* **AIM OF THE EXERCISE**
Render the lines from the one containing "In the group" through the end of the rows as a Markdown table with columns No. and Text, numbering each line in order and skipping blank lines.

=== DATA ROWS ===

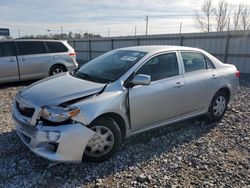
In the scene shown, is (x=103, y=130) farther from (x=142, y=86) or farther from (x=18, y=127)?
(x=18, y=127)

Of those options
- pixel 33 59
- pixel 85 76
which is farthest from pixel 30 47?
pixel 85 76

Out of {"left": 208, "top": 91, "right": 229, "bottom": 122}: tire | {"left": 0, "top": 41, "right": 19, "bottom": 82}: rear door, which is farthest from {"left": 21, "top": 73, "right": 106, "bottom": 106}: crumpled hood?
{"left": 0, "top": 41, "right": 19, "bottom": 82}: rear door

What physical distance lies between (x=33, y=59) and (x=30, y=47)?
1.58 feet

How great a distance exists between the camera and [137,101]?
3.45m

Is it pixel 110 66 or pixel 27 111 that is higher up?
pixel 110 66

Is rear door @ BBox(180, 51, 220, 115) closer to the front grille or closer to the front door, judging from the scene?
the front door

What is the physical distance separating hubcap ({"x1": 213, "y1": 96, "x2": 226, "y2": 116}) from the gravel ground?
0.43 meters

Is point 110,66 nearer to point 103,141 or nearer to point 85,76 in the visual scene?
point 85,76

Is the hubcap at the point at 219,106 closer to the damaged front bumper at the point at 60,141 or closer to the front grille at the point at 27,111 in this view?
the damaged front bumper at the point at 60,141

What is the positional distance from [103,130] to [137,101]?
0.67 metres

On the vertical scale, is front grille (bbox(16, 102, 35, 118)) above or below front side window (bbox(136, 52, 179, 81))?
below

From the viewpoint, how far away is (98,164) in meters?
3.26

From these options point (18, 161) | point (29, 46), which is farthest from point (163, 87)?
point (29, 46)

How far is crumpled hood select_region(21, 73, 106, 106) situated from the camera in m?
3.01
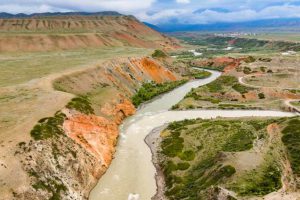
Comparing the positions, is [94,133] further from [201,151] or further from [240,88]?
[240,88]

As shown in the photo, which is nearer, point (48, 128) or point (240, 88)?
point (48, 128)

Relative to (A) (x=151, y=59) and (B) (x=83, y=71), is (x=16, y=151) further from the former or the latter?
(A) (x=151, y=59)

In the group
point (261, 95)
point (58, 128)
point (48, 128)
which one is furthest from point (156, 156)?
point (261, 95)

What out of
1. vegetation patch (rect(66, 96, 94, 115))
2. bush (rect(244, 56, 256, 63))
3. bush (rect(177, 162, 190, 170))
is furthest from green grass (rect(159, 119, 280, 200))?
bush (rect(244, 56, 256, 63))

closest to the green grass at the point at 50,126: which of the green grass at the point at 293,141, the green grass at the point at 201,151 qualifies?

===

* **RESULT OF THE EXERCISE**
| No. | Text |
|---|---|
| 1 | In the group |
| 2 | point (261, 95) |
| 3 | point (58, 128) |
| 4 | point (48, 128) |
| 5 | which one is furthest from point (156, 156)? |
| 6 | point (261, 95) |
| 7 | What out of |
| 8 | 1. vegetation patch (rect(66, 96, 94, 115)) |
| 9 | 2. bush (rect(244, 56, 256, 63)) |
| 10 | 3. bush (rect(177, 162, 190, 170)) |
| 11 | is furthest from green grass (rect(159, 119, 280, 200))? |
| 12 | bush (rect(244, 56, 256, 63)) |
| 13 | closest to the green grass at the point at 50,126: which of the green grass at the point at 293,141, the green grass at the point at 201,151 qualifies? |